Today we use the word ‘phenomenon’ or ‘factor’, but in the Buddha’s day this idea was covered by the term ‘dharma’. A dharma can be anything material that is combined with others to form an ‘object’ either in nature or man-made.  But dharmas encompass much more in that they also refer to mental processes or conceptual understanding of the material world and universe, that is, how a phenomenon is perceived by an observer as opposed to what it is.  In this capacity, it refers also to ideas, opinions and their combination to form teachings, both practical and abstract, that have been in use since the world began.In this latter capacity ‘Dharma’ refers to Buddhadharma, the teachings spoken by Shakyamui Buddha, the teachings that were transmitted throughout India and what today is Pakistan and Afghanistan, through Central Asia to China.The distinction made between dharmas and the Buddhadharma is that dharmas are conditioned and provisional; Buddhadharma is unconditioned and Real, it is beyond religion and beyond words. To approach an understanding of what is Real, however, dharmas are required.

How can the unknowable be gained? The answer is that it cannot.You cannot gain what is already possessed. The Buddhadharma is not around us but a part of us or, more accurately, we are a part of the Buddhadharma.It is only through delusion that we fail to see this.Most have experienced flying when, on an overcast, gray, dark day, the plane takes off and ascends through the cloud layer to an open, clear, blue sky bathed in sunshine.Below you can see the clouds and understand that the ground beneath is in shadow, but above the cloud the sun’s light pervades all places evenly.
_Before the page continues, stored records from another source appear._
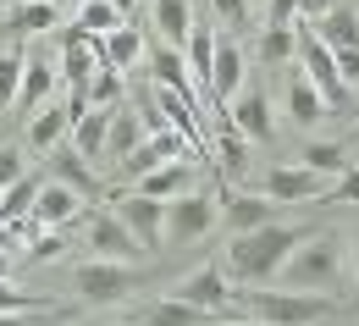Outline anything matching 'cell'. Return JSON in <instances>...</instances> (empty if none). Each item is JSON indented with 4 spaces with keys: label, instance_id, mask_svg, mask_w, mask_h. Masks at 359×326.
Returning a JSON list of instances; mask_svg holds the SVG:
<instances>
[{
    "label": "cell",
    "instance_id": "1",
    "mask_svg": "<svg viewBox=\"0 0 359 326\" xmlns=\"http://www.w3.org/2000/svg\"><path fill=\"white\" fill-rule=\"evenodd\" d=\"M304 233H310V227H299V222H271V227H260V233L232 238L226 254H222L226 282H238V287H260V282H271L276 271H282V260L304 243Z\"/></svg>",
    "mask_w": 359,
    "mask_h": 326
},
{
    "label": "cell",
    "instance_id": "2",
    "mask_svg": "<svg viewBox=\"0 0 359 326\" xmlns=\"http://www.w3.org/2000/svg\"><path fill=\"white\" fill-rule=\"evenodd\" d=\"M276 287H287V293H337V282H343V238L337 233H304V243L282 260V271H276Z\"/></svg>",
    "mask_w": 359,
    "mask_h": 326
},
{
    "label": "cell",
    "instance_id": "3",
    "mask_svg": "<svg viewBox=\"0 0 359 326\" xmlns=\"http://www.w3.org/2000/svg\"><path fill=\"white\" fill-rule=\"evenodd\" d=\"M232 304H243L260 326H310L337 310L326 293H287V287H232Z\"/></svg>",
    "mask_w": 359,
    "mask_h": 326
},
{
    "label": "cell",
    "instance_id": "4",
    "mask_svg": "<svg viewBox=\"0 0 359 326\" xmlns=\"http://www.w3.org/2000/svg\"><path fill=\"white\" fill-rule=\"evenodd\" d=\"M72 282H78V293H83L89 304H122L128 293L144 287V271L122 266V260H83Z\"/></svg>",
    "mask_w": 359,
    "mask_h": 326
},
{
    "label": "cell",
    "instance_id": "5",
    "mask_svg": "<svg viewBox=\"0 0 359 326\" xmlns=\"http://www.w3.org/2000/svg\"><path fill=\"white\" fill-rule=\"evenodd\" d=\"M111 216L138 238L144 254L166 249V205H161V199H144V193H111Z\"/></svg>",
    "mask_w": 359,
    "mask_h": 326
},
{
    "label": "cell",
    "instance_id": "6",
    "mask_svg": "<svg viewBox=\"0 0 359 326\" xmlns=\"http://www.w3.org/2000/svg\"><path fill=\"white\" fill-rule=\"evenodd\" d=\"M172 299H182V304H194V310H205V315L222 321L226 310H232V282H226L222 260H205L199 271H188V277L172 287Z\"/></svg>",
    "mask_w": 359,
    "mask_h": 326
},
{
    "label": "cell",
    "instance_id": "7",
    "mask_svg": "<svg viewBox=\"0 0 359 326\" xmlns=\"http://www.w3.org/2000/svg\"><path fill=\"white\" fill-rule=\"evenodd\" d=\"M216 227V199L210 193H182V199H172L166 205V243H177V249H188V243H199V238Z\"/></svg>",
    "mask_w": 359,
    "mask_h": 326
},
{
    "label": "cell",
    "instance_id": "8",
    "mask_svg": "<svg viewBox=\"0 0 359 326\" xmlns=\"http://www.w3.org/2000/svg\"><path fill=\"white\" fill-rule=\"evenodd\" d=\"M243 78H249V61H243L238 39H216V55H210V83H205V94H210V111H216V116H222L226 105L238 100Z\"/></svg>",
    "mask_w": 359,
    "mask_h": 326
},
{
    "label": "cell",
    "instance_id": "9",
    "mask_svg": "<svg viewBox=\"0 0 359 326\" xmlns=\"http://www.w3.org/2000/svg\"><path fill=\"white\" fill-rule=\"evenodd\" d=\"M83 238H89V249H94V260H122V266H133L138 254V238L111 216V210H89L83 216Z\"/></svg>",
    "mask_w": 359,
    "mask_h": 326
},
{
    "label": "cell",
    "instance_id": "10",
    "mask_svg": "<svg viewBox=\"0 0 359 326\" xmlns=\"http://www.w3.org/2000/svg\"><path fill=\"white\" fill-rule=\"evenodd\" d=\"M299 61H304V78L315 83V94L326 100V105H348V83L337 78V61H332V50L320 45L315 34H299V50H293Z\"/></svg>",
    "mask_w": 359,
    "mask_h": 326
},
{
    "label": "cell",
    "instance_id": "11",
    "mask_svg": "<svg viewBox=\"0 0 359 326\" xmlns=\"http://www.w3.org/2000/svg\"><path fill=\"white\" fill-rule=\"evenodd\" d=\"M320 193H326V177H315L304 166H271L260 183V199L271 205H320Z\"/></svg>",
    "mask_w": 359,
    "mask_h": 326
},
{
    "label": "cell",
    "instance_id": "12",
    "mask_svg": "<svg viewBox=\"0 0 359 326\" xmlns=\"http://www.w3.org/2000/svg\"><path fill=\"white\" fill-rule=\"evenodd\" d=\"M226 122H232L249 144H271V139H276V116H271V100H266L260 83H243V89H238L232 111H226Z\"/></svg>",
    "mask_w": 359,
    "mask_h": 326
},
{
    "label": "cell",
    "instance_id": "13",
    "mask_svg": "<svg viewBox=\"0 0 359 326\" xmlns=\"http://www.w3.org/2000/svg\"><path fill=\"white\" fill-rule=\"evenodd\" d=\"M271 216H276V205H271V199H260V193H222V227H226L232 238L271 227Z\"/></svg>",
    "mask_w": 359,
    "mask_h": 326
},
{
    "label": "cell",
    "instance_id": "14",
    "mask_svg": "<svg viewBox=\"0 0 359 326\" xmlns=\"http://www.w3.org/2000/svg\"><path fill=\"white\" fill-rule=\"evenodd\" d=\"M105 67V45L100 39H89V34H67V50H61V83H72V89H83L94 72Z\"/></svg>",
    "mask_w": 359,
    "mask_h": 326
},
{
    "label": "cell",
    "instance_id": "15",
    "mask_svg": "<svg viewBox=\"0 0 359 326\" xmlns=\"http://www.w3.org/2000/svg\"><path fill=\"white\" fill-rule=\"evenodd\" d=\"M144 61H149V83L155 89H172V94H182V100H194L199 105V94H194V78H188V67H182V50H172V45H155L144 50Z\"/></svg>",
    "mask_w": 359,
    "mask_h": 326
},
{
    "label": "cell",
    "instance_id": "16",
    "mask_svg": "<svg viewBox=\"0 0 359 326\" xmlns=\"http://www.w3.org/2000/svg\"><path fill=\"white\" fill-rule=\"evenodd\" d=\"M133 193L161 199V205H172V199H182V193H194V161H166V166L144 172V177L133 183Z\"/></svg>",
    "mask_w": 359,
    "mask_h": 326
},
{
    "label": "cell",
    "instance_id": "17",
    "mask_svg": "<svg viewBox=\"0 0 359 326\" xmlns=\"http://www.w3.org/2000/svg\"><path fill=\"white\" fill-rule=\"evenodd\" d=\"M50 183H61V188H72L78 199H100L105 193V183H100V172H94L83 155H72V149H50Z\"/></svg>",
    "mask_w": 359,
    "mask_h": 326
},
{
    "label": "cell",
    "instance_id": "18",
    "mask_svg": "<svg viewBox=\"0 0 359 326\" xmlns=\"http://www.w3.org/2000/svg\"><path fill=\"white\" fill-rule=\"evenodd\" d=\"M149 28H155L161 45L182 50L188 34H194V6L188 0H149Z\"/></svg>",
    "mask_w": 359,
    "mask_h": 326
},
{
    "label": "cell",
    "instance_id": "19",
    "mask_svg": "<svg viewBox=\"0 0 359 326\" xmlns=\"http://www.w3.org/2000/svg\"><path fill=\"white\" fill-rule=\"evenodd\" d=\"M34 227H61V222H72V216H83V199L72 193V188L61 183H39V199H34Z\"/></svg>",
    "mask_w": 359,
    "mask_h": 326
},
{
    "label": "cell",
    "instance_id": "20",
    "mask_svg": "<svg viewBox=\"0 0 359 326\" xmlns=\"http://www.w3.org/2000/svg\"><path fill=\"white\" fill-rule=\"evenodd\" d=\"M111 111H116V105H111ZM111 111H83V116H78V122H72V133H67V149H72V155H83V161H100V155H105V133H111Z\"/></svg>",
    "mask_w": 359,
    "mask_h": 326
},
{
    "label": "cell",
    "instance_id": "21",
    "mask_svg": "<svg viewBox=\"0 0 359 326\" xmlns=\"http://www.w3.org/2000/svg\"><path fill=\"white\" fill-rule=\"evenodd\" d=\"M100 45H105V67H111V72H128L133 61H144L149 39H144V28H138V22H122V28H111Z\"/></svg>",
    "mask_w": 359,
    "mask_h": 326
},
{
    "label": "cell",
    "instance_id": "22",
    "mask_svg": "<svg viewBox=\"0 0 359 326\" xmlns=\"http://www.w3.org/2000/svg\"><path fill=\"white\" fill-rule=\"evenodd\" d=\"M138 144H144V128H138V116H133V111H122V105H116V111H111V133H105V155H100V161H111V166H122V161L133 155Z\"/></svg>",
    "mask_w": 359,
    "mask_h": 326
},
{
    "label": "cell",
    "instance_id": "23",
    "mask_svg": "<svg viewBox=\"0 0 359 326\" xmlns=\"http://www.w3.org/2000/svg\"><path fill=\"white\" fill-rule=\"evenodd\" d=\"M287 122H299V128H315L320 116H326V100L315 94V83L304 78V72H293V83H287Z\"/></svg>",
    "mask_w": 359,
    "mask_h": 326
},
{
    "label": "cell",
    "instance_id": "24",
    "mask_svg": "<svg viewBox=\"0 0 359 326\" xmlns=\"http://www.w3.org/2000/svg\"><path fill=\"white\" fill-rule=\"evenodd\" d=\"M67 133H72V116H67V111H55V105H45V111H34V116H28V144H34L39 155L61 149Z\"/></svg>",
    "mask_w": 359,
    "mask_h": 326
},
{
    "label": "cell",
    "instance_id": "25",
    "mask_svg": "<svg viewBox=\"0 0 359 326\" xmlns=\"http://www.w3.org/2000/svg\"><path fill=\"white\" fill-rule=\"evenodd\" d=\"M299 155H304L299 166H304V172H315V177H326V183L348 172V149H343V144H332V139H310Z\"/></svg>",
    "mask_w": 359,
    "mask_h": 326
},
{
    "label": "cell",
    "instance_id": "26",
    "mask_svg": "<svg viewBox=\"0 0 359 326\" xmlns=\"http://www.w3.org/2000/svg\"><path fill=\"white\" fill-rule=\"evenodd\" d=\"M138 326H216V315H205V310H194V304H182V299H155Z\"/></svg>",
    "mask_w": 359,
    "mask_h": 326
},
{
    "label": "cell",
    "instance_id": "27",
    "mask_svg": "<svg viewBox=\"0 0 359 326\" xmlns=\"http://www.w3.org/2000/svg\"><path fill=\"white\" fill-rule=\"evenodd\" d=\"M61 78H55V67H45V61H28L22 67V89H17V111H45V100H50V89H55Z\"/></svg>",
    "mask_w": 359,
    "mask_h": 326
},
{
    "label": "cell",
    "instance_id": "28",
    "mask_svg": "<svg viewBox=\"0 0 359 326\" xmlns=\"http://www.w3.org/2000/svg\"><path fill=\"white\" fill-rule=\"evenodd\" d=\"M210 133H216V155H222V166H226V177H243V166H249V139L226 122V111L210 122Z\"/></svg>",
    "mask_w": 359,
    "mask_h": 326
},
{
    "label": "cell",
    "instance_id": "29",
    "mask_svg": "<svg viewBox=\"0 0 359 326\" xmlns=\"http://www.w3.org/2000/svg\"><path fill=\"white\" fill-rule=\"evenodd\" d=\"M315 39H320L326 50H359V17H354V11H343V6H332V11L320 17Z\"/></svg>",
    "mask_w": 359,
    "mask_h": 326
},
{
    "label": "cell",
    "instance_id": "30",
    "mask_svg": "<svg viewBox=\"0 0 359 326\" xmlns=\"http://www.w3.org/2000/svg\"><path fill=\"white\" fill-rule=\"evenodd\" d=\"M210 55H216V34L194 22V34H188V45H182V67H188V78H194L199 89L210 83Z\"/></svg>",
    "mask_w": 359,
    "mask_h": 326
},
{
    "label": "cell",
    "instance_id": "31",
    "mask_svg": "<svg viewBox=\"0 0 359 326\" xmlns=\"http://www.w3.org/2000/svg\"><path fill=\"white\" fill-rule=\"evenodd\" d=\"M55 22H61V11L50 0H17V11H11V28L17 34H50Z\"/></svg>",
    "mask_w": 359,
    "mask_h": 326
},
{
    "label": "cell",
    "instance_id": "32",
    "mask_svg": "<svg viewBox=\"0 0 359 326\" xmlns=\"http://www.w3.org/2000/svg\"><path fill=\"white\" fill-rule=\"evenodd\" d=\"M34 199H39V177L28 172V177H17V183L0 193V222H22L34 210Z\"/></svg>",
    "mask_w": 359,
    "mask_h": 326
},
{
    "label": "cell",
    "instance_id": "33",
    "mask_svg": "<svg viewBox=\"0 0 359 326\" xmlns=\"http://www.w3.org/2000/svg\"><path fill=\"white\" fill-rule=\"evenodd\" d=\"M122 89H128V83H122V72L100 67V72H94L89 83H83V100H89V111H111V105L122 100Z\"/></svg>",
    "mask_w": 359,
    "mask_h": 326
},
{
    "label": "cell",
    "instance_id": "34",
    "mask_svg": "<svg viewBox=\"0 0 359 326\" xmlns=\"http://www.w3.org/2000/svg\"><path fill=\"white\" fill-rule=\"evenodd\" d=\"M111 28H122V17H116L105 0H83V6H78V34H89V39H105Z\"/></svg>",
    "mask_w": 359,
    "mask_h": 326
},
{
    "label": "cell",
    "instance_id": "35",
    "mask_svg": "<svg viewBox=\"0 0 359 326\" xmlns=\"http://www.w3.org/2000/svg\"><path fill=\"white\" fill-rule=\"evenodd\" d=\"M55 304H45L39 293H22L17 282H0V315H50Z\"/></svg>",
    "mask_w": 359,
    "mask_h": 326
},
{
    "label": "cell",
    "instance_id": "36",
    "mask_svg": "<svg viewBox=\"0 0 359 326\" xmlns=\"http://www.w3.org/2000/svg\"><path fill=\"white\" fill-rule=\"evenodd\" d=\"M293 50H299V34H293V28H266V34H260V61H266V67H287Z\"/></svg>",
    "mask_w": 359,
    "mask_h": 326
},
{
    "label": "cell",
    "instance_id": "37",
    "mask_svg": "<svg viewBox=\"0 0 359 326\" xmlns=\"http://www.w3.org/2000/svg\"><path fill=\"white\" fill-rule=\"evenodd\" d=\"M22 67H28V55H22V50H6V55H0V111H11V105H17Z\"/></svg>",
    "mask_w": 359,
    "mask_h": 326
},
{
    "label": "cell",
    "instance_id": "38",
    "mask_svg": "<svg viewBox=\"0 0 359 326\" xmlns=\"http://www.w3.org/2000/svg\"><path fill=\"white\" fill-rule=\"evenodd\" d=\"M320 205H359V161H348V172L326 183V193H320Z\"/></svg>",
    "mask_w": 359,
    "mask_h": 326
},
{
    "label": "cell",
    "instance_id": "39",
    "mask_svg": "<svg viewBox=\"0 0 359 326\" xmlns=\"http://www.w3.org/2000/svg\"><path fill=\"white\" fill-rule=\"evenodd\" d=\"M28 254H34V260H61V254H67V238L55 233V227H39L34 243H28Z\"/></svg>",
    "mask_w": 359,
    "mask_h": 326
},
{
    "label": "cell",
    "instance_id": "40",
    "mask_svg": "<svg viewBox=\"0 0 359 326\" xmlns=\"http://www.w3.org/2000/svg\"><path fill=\"white\" fill-rule=\"evenodd\" d=\"M17 177H28V166H22V149H11V144H0V193L17 183Z\"/></svg>",
    "mask_w": 359,
    "mask_h": 326
},
{
    "label": "cell",
    "instance_id": "41",
    "mask_svg": "<svg viewBox=\"0 0 359 326\" xmlns=\"http://www.w3.org/2000/svg\"><path fill=\"white\" fill-rule=\"evenodd\" d=\"M299 22V0H266V28H293Z\"/></svg>",
    "mask_w": 359,
    "mask_h": 326
},
{
    "label": "cell",
    "instance_id": "42",
    "mask_svg": "<svg viewBox=\"0 0 359 326\" xmlns=\"http://www.w3.org/2000/svg\"><path fill=\"white\" fill-rule=\"evenodd\" d=\"M216 6V17H222L226 28H243L249 22V0H210Z\"/></svg>",
    "mask_w": 359,
    "mask_h": 326
},
{
    "label": "cell",
    "instance_id": "43",
    "mask_svg": "<svg viewBox=\"0 0 359 326\" xmlns=\"http://www.w3.org/2000/svg\"><path fill=\"white\" fill-rule=\"evenodd\" d=\"M332 61H337V78L343 83H359V50H332Z\"/></svg>",
    "mask_w": 359,
    "mask_h": 326
},
{
    "label": "cell",
    "instance_id": "44",
    "mask_svg": "<svg viewBox=\"0 0 359 326\" xmlns=\"http://www.w3.org/2000/svg\"><path fill=\"white\" fill-rule=\"evenodd\" d=\"M332 6H337V0H299V22H320Z\"/></svg>",
    "mask_w": 359,
    "mask_h": 326
},
{
    "label": "cell",
    "instance_id": "45",
    "mask_svg": "<svg viewBox=\"0 0 359 326\" xmlns=\"http://www.w3.org/2000/svg\"><path fill=\"white\" fill-rule=\"evenodd\" d=\"M61 310H50V315H0V326H45V321H55Z\"/></svg>",
    "mask_w": 359,
    "mask_h": 326
},
{
    "label": "cell",
    "instance_id": "46",
    "mask_svg": "<svg viewBox=\"0 0 359 326\" xmlns=\"http://www.w3.org/2000/svg\"><path fill=\"white\" fill-rule=\"evenodd\" d=\"M105 6H111V11L122 17V22H133V11H138V6H144V0H105Z\"/></svg>",
    "mask_w": 359,
    "mask_h": 326
},
{
    "label": "cell",
    "instance_id": "47",
    "mask_svg": "<svg viewBox=\"0 0 359 326\" xmlns=\"http://www.w3.org/2000/svg\"><path fill=\"white\" fill-rule=\"evenodd\" d=\"M11 277V249H0V282Z\"/></svg>",
    "mask_w": 359,
    "mask_h": 326
},
{
    "label": "cell",
    "instance_id": "48",
    "mask_svg": "<svg viewBox=\"0 0 359 326\" xmlns=\"http://www.w3.org/2000/svg\"><path fill=\"white\" fill-rule=\"evenodd\" d=\"M50 6H55V11H67V6H83V0H50Z\"/></svg>",
    "mask_w": 359,
    "mask_h": 326
},
{
    "label": "cell",
    "instance_id": "49",
    "mask_svg": "<svg viewBox=\"0 0 359 326\" xmlns=\"http://www.w3.org/2000/svg\"><path fill=\"white\" fill-rule=\"evenodd\" d=\"M216 326H260V321H216Z\"/></svg>",
    "mask_w": 359,
    "mask_h": 326
},
{
    "label": "cell",
    "instance_id": "50",
    "mask_svg": "<svg viewBox=\"0 0 359 326\" xmlns=\"http://www.w3.org/2000/svg\"><path fill=\"white\" fill-rule=\"evenodd\" d=\"M354 271H359V233H354Z\"/></svg>",
    "mask_w": 359,
    "mask_h": 326
},
{
    "label": "cell",
    "instance_id": "51",
    "mask_svg": "<svg viewBox=\"0 0 359 326\" xmlns=\"http://www.w3.org/2000/svg\"><path fill=\"white\" fill-rule=\"evenodd\" d=\"M354 139H359V128H354Z\"/></svg>",
    "mask_w": 359,
    "mask_h": 326
}]
</instances>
What is ‘Real’ is similar to this, although the delusions may cover it in ourselves, it is still there waiting to be uncovered, to be ‘realised’.

The two realms are one

We can see that all dharmas are conditioned through the unbroken chain of cause and conditions leading to an effect and that this process is behind the first two Noble Truths about suffering and the origin of suffering and also the Doctrine of the Twelve-fold Links of Dependent origination.   This is the way things are in our realm of the conditioned dharmas, samverti-satya.  The realm of the unconditioned Dharma, the Buddhadharma, paramartha-satya, is the goal of the bodhisattva.  They undertake a journey that is no journey to reach the goal that is no goal.   It is a journey of realisation where through their actions that are no actions, the two realms are realised as one.